* **EXCERPT**:

Alternatively, the process 300 may simply end at block 345 without
the server 105 taking any additional action with respect to the
target vehicle 100.
[0058] At block 350, the server 105 waits a unit of time, such as 1
second, 5 seconds, 10 seconds, 30 seconds, etc. That is, the server
processor 165 may wait the unit of time before returning to block
335. Otherwise, the time value may increment with every clock cycle
as opposed to every, e.g., 1 second, 5 seconds, 10 seconds, 30
seconds, etc.
[0059] At block 355, the server 105 sends the emergency
notification. That is, the server processor 165 may command the
server communication system 145 to transmit the emergency
notification stored in the server memory 160 or in the transmission
queue.
[0060] The process 300 may end, at least with respect to the target
vehicle 100, after block 355.

* **EXERCISE REQUIREMENTS**:
Rewrite the paragraph in the excerpt on process 300 that begins "At block 355, the server 105 sends" as one shorter sentence, keeping its main facts. The lines that come next are separate material and are not part of the excerpt on process 300.

* **DATASET EXTRACT**:
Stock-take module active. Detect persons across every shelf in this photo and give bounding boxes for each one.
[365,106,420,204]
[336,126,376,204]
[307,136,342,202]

* **EXERCISE ANSWER**:
At block 355, the server 105 sends the emergency notification, with the server processor 165 commanding the server communication system 145 to transmit it from the server memory 160 or the transmission queue.